Spring Into Pruning


© Diana Morgan

Spring pruning chores loom over most home gardeners like the shadow of the monster in a 1950's horror movie. We fear the bugaboo until we realize it's just a big ant. Pruning is simple, really. It's pruning guides that make it seem complicated.

Grapevines pose the greatest challenge. Depending on which pruning book you read the author usually spells out a convoluted formula that has the gardener reeling in confusion. I prefer what I call the Rule of Fours. If you can remember the number four, you can prune your grapes. As an older gardener, I find I have trouble remembering how many buds I'm supposed to leave, how many branches. Was it fifteen buds and four branches or the other way around? Arggggh! I've found this easy method of fours solves the problem, and my grapes don't seem to know the difference. Last year I filled a five-gallon pail with grapes off of just one vine.
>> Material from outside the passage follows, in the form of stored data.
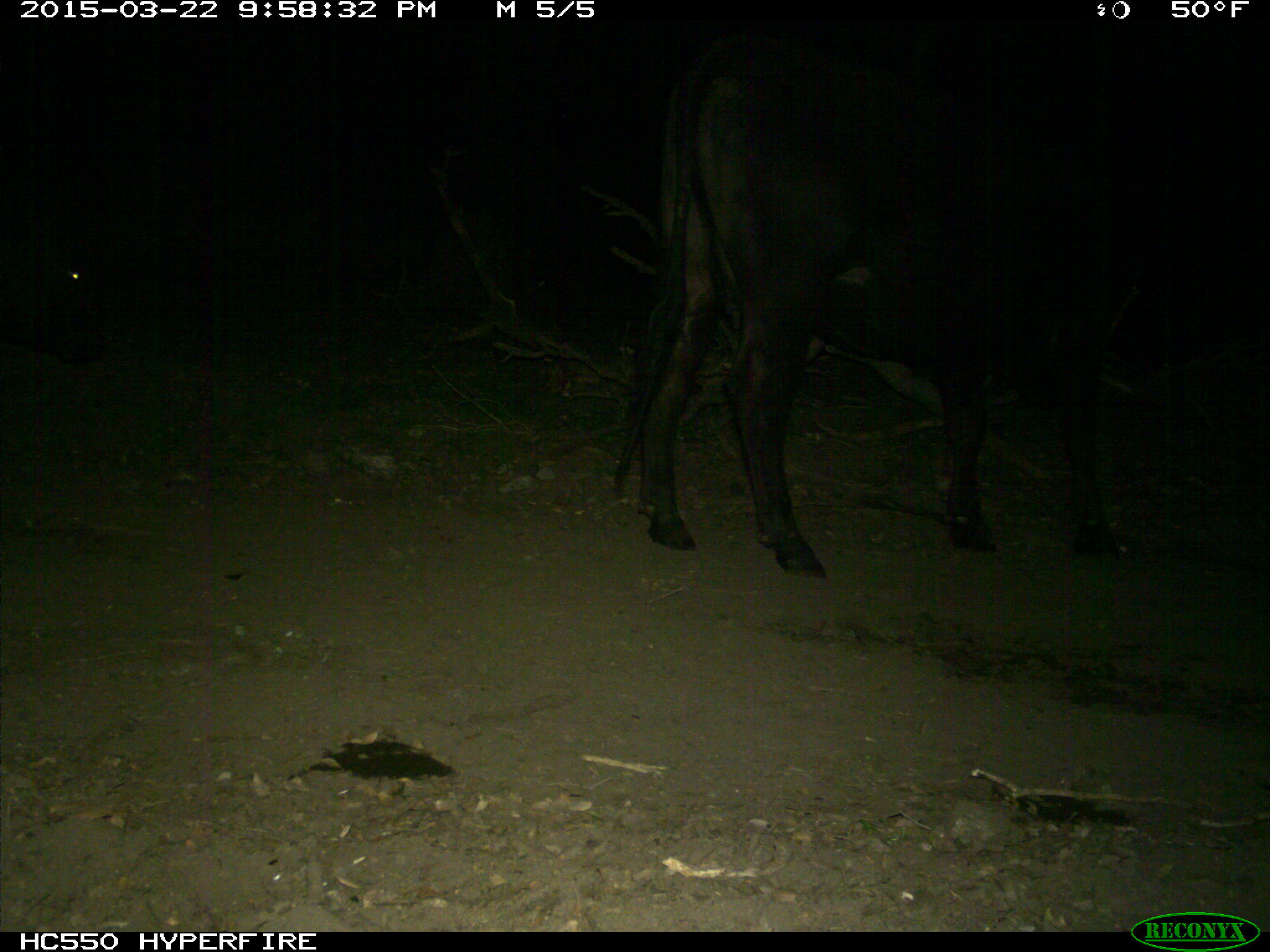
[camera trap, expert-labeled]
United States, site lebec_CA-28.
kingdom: Animalia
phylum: Chordata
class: Mammalia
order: Artiodactyla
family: Bovidae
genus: Bos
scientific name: Bos taurus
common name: domestic cow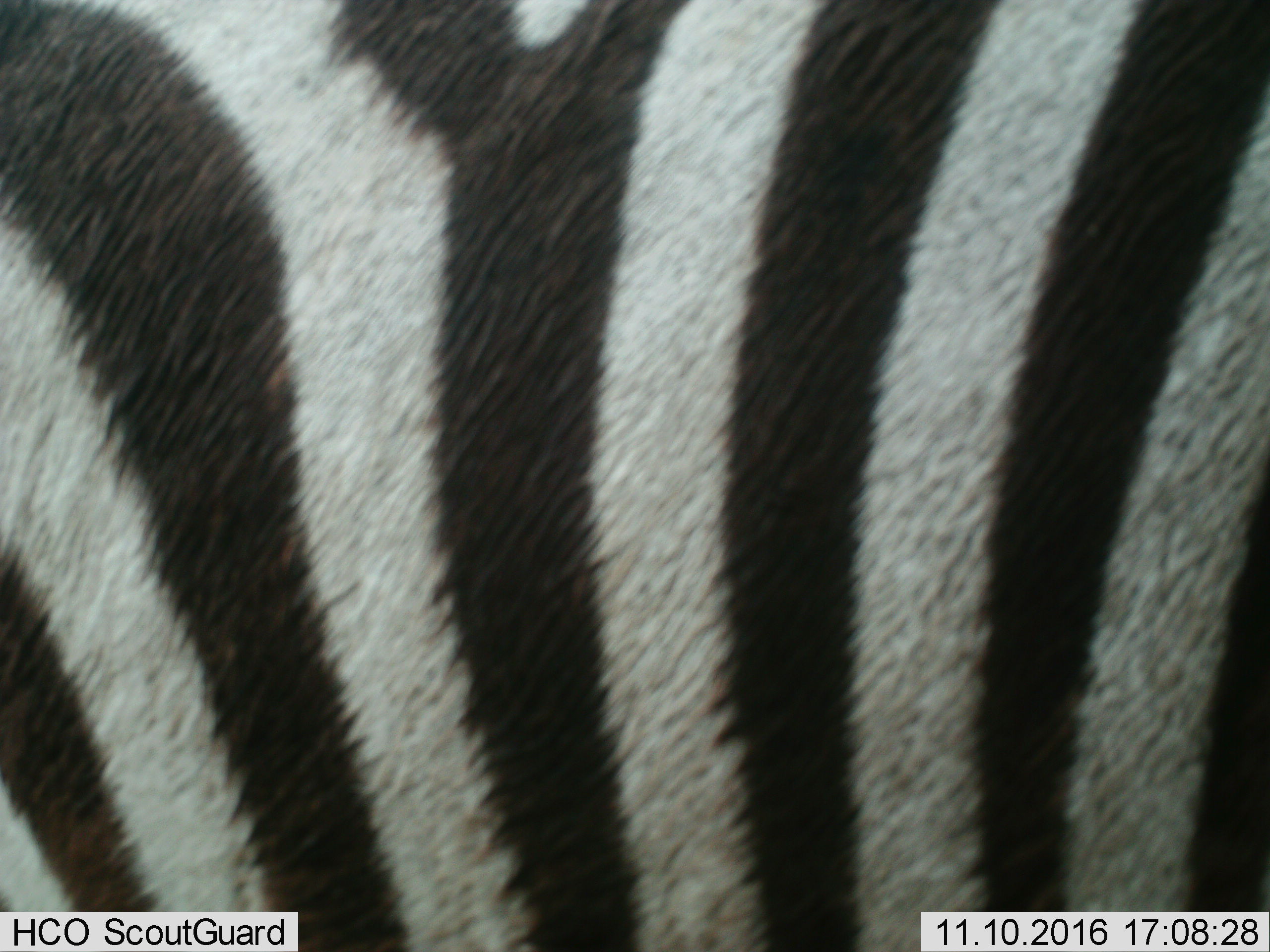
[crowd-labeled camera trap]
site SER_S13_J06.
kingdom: Animalia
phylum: Chordata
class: Mammalia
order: Perissodactyla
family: Equidae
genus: Equus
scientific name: Equus quagga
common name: plains zebra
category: zebraplains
Zebraplains (plains zebra) (Equus quagga), count 1. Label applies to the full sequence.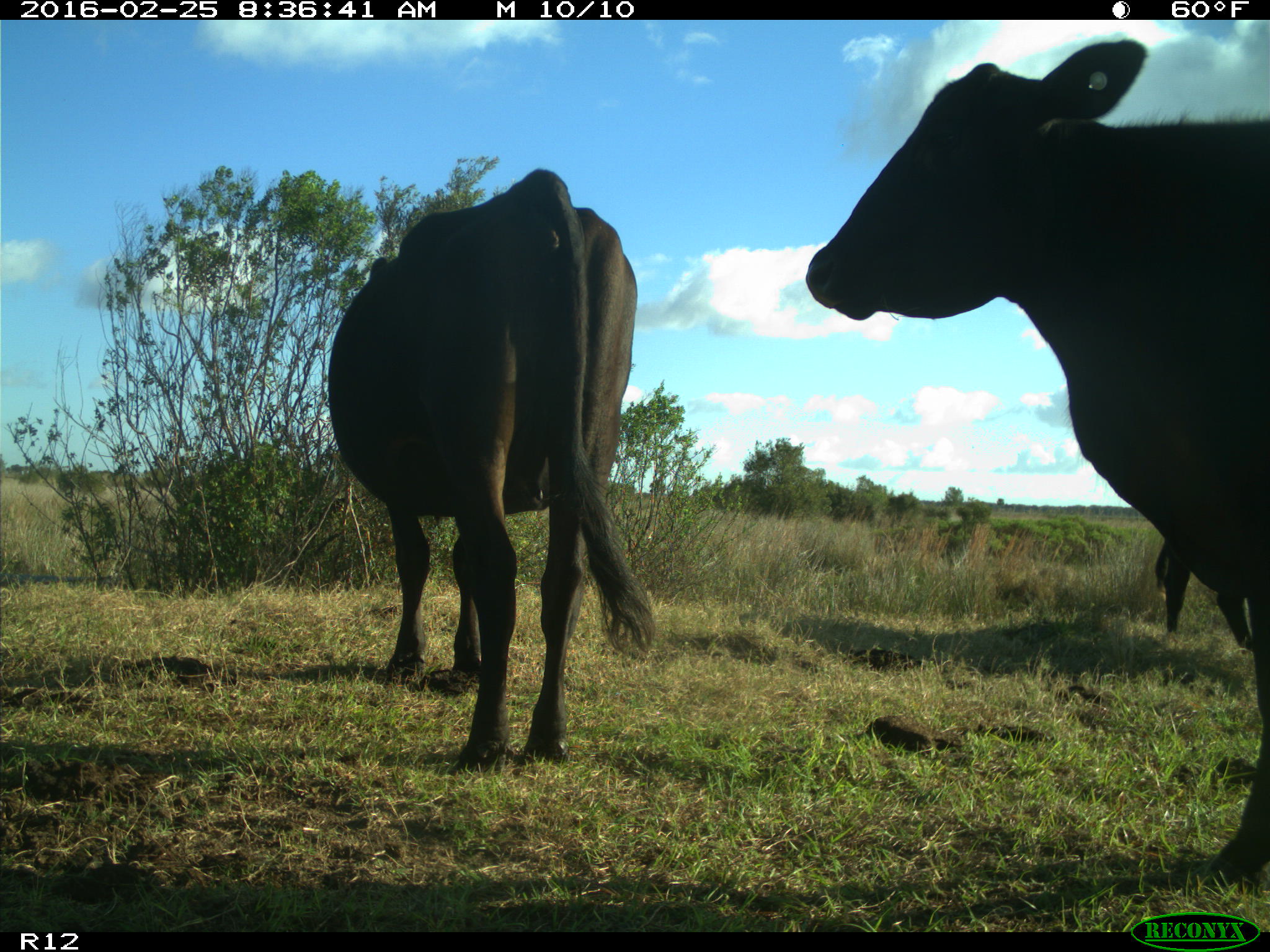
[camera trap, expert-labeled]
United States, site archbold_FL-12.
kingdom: Animalia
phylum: Chordata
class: Mammalia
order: Artiodactyla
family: Bovidae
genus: Bos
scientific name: Bos taurus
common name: domestic cow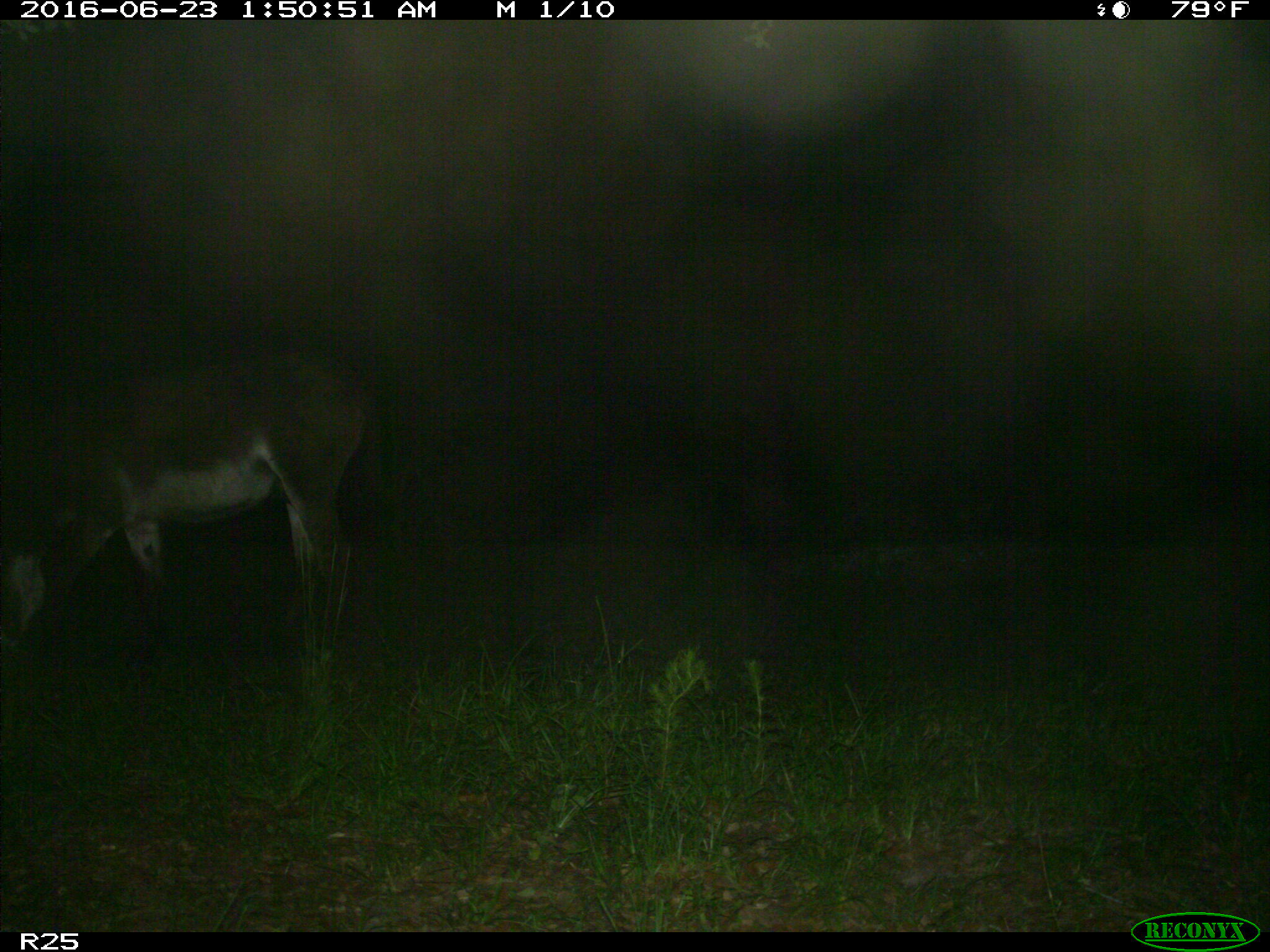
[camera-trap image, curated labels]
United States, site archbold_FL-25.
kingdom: Animalia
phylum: Chordata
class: Mammalia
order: Artiodactyla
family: Bovidae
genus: Bos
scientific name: Bos taurus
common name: domestic cow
Take off all but 4 of the major branches, two on each side of the trunk. Cut these 4 so that they are no more than 4 feet long. Leave 4 side shoots on each arm and cut them back to 4 buds. Take out any dead wood. You may prune the 4 major branches to be shorter or longer than 4 feet, depending on your space. Just remember that grapes won't produce very well unless they are pruned back hard.

Grapes should be pruned in late winter/early spring just as the buds are beginning to swell. Here in New Hampshire I prune my grapevines in late March. As with all pruning, cut branches close. Don't leave stubs, and cut at a slight angle.

Bramble fruits benefit from dormant pruning. You need to take out the previous year's fruiting canes. Red raspberries and blackberries bear on one-year-old canes. Two-year-old canes are brown and woody, making it easy to identify and remove them. Thin the canes to 4 per foot of row. The rule of fours again.

You can lop back the tops of your raspberries, though most pruning guides don't recommend it. I have to whack mine back. I'm too short to reach them otherwise. I cut one-year-old canes to just slightly higher than my reach. Blackberries and black raspberries can be top pruned to keep them under control.

Black and purple raspberries need more severe pruning. Take out all but four of the major canes. Chop them off at four feet high. Prune back the laterals to one foot long. If you don't cut the tops off black raspberries they grow long enough in a single season to touch the ground. The tips freely root, making for some strange looking canes, rooted at both ends. Though the kids might find this fun, it's not good for the berries. Summer prune long shoots to keep the planting from becoming overgrown.